Problem to work on
Please output only the lines that run from the line containing "With the asphalt" through the end of the material below, exactly.

Data for processing
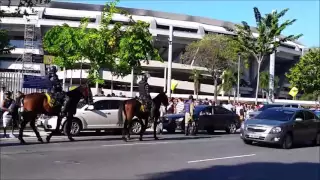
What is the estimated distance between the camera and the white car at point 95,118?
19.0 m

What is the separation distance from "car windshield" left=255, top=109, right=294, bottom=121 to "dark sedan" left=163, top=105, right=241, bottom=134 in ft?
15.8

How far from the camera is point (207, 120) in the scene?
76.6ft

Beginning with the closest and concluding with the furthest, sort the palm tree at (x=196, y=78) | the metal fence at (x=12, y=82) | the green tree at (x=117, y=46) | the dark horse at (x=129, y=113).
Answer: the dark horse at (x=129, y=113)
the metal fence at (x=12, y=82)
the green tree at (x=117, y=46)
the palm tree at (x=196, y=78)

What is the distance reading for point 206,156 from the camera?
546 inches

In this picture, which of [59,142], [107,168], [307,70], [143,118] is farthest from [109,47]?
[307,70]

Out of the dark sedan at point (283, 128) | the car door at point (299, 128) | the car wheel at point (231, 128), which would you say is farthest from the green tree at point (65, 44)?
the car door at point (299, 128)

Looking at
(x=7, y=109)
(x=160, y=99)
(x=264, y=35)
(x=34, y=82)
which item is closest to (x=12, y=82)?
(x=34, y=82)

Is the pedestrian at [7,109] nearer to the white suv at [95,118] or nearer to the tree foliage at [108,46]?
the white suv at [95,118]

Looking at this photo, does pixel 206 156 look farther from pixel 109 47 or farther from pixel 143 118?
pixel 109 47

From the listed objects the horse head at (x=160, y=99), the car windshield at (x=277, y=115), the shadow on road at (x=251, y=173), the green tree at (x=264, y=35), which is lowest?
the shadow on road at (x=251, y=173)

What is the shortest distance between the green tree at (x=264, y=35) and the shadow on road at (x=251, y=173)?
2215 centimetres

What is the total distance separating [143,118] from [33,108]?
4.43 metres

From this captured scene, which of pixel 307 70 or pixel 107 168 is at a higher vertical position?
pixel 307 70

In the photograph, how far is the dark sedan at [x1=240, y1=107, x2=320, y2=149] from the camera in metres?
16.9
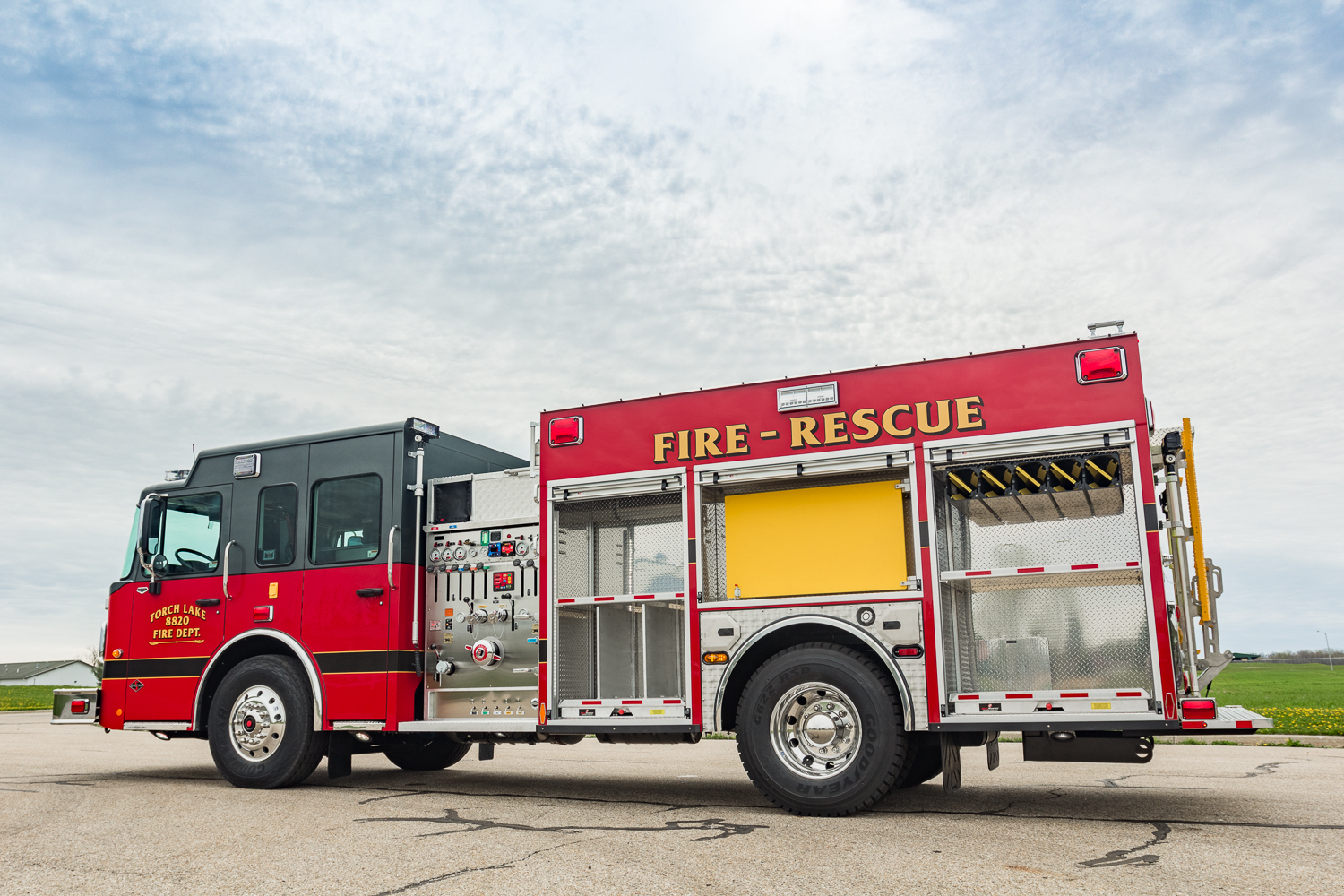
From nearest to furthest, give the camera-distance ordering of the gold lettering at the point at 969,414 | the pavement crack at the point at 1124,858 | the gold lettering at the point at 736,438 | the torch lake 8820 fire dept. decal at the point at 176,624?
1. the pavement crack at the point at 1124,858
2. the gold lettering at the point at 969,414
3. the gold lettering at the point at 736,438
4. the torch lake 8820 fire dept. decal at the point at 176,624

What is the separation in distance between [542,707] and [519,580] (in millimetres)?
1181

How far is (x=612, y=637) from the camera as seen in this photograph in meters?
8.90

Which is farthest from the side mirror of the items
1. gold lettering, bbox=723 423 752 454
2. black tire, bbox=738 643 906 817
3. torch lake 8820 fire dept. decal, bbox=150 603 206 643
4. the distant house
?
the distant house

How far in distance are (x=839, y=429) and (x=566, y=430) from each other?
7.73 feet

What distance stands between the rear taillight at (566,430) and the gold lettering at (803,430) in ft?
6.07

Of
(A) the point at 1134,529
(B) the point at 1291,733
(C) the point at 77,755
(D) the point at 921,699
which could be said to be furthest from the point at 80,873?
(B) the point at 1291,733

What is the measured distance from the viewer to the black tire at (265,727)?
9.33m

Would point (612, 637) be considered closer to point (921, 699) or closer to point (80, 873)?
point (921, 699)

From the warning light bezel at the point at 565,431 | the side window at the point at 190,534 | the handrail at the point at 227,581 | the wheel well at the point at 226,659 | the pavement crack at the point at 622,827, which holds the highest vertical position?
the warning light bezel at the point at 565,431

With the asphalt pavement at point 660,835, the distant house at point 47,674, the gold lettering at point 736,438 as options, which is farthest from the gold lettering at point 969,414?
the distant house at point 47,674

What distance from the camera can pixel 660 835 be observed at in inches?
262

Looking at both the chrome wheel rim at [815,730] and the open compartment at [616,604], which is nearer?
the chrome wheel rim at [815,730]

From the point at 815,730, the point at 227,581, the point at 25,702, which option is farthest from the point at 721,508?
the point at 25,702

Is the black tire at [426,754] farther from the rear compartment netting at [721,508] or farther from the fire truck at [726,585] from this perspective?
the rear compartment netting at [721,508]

Exercise output
With the asphalt pavement at point 660,835, the distant house at point 47,674, the gold lettering at point 736,438 as options, which is farthest from the gold lettering at point 969,414?
the distant house at point 47,674

What distance from the camera can pixel 660 835 be observed at in inches?
262

Looking at both the chrome wheel rim at [815,730] and the open compartment at [616,604], which is nearer?
the chrome wheel rim at [815,730]

From the point at 815,730, the point at 227,581, the point at 25,702, which option is farthest from the point at 721,508?
the point at 25,702

Is the black tire at [426,754] farther from the rear compartment netting at [721,508] or farther from the fire truck at [726,585] from this perspective?
the rear compartment netting at [721,508]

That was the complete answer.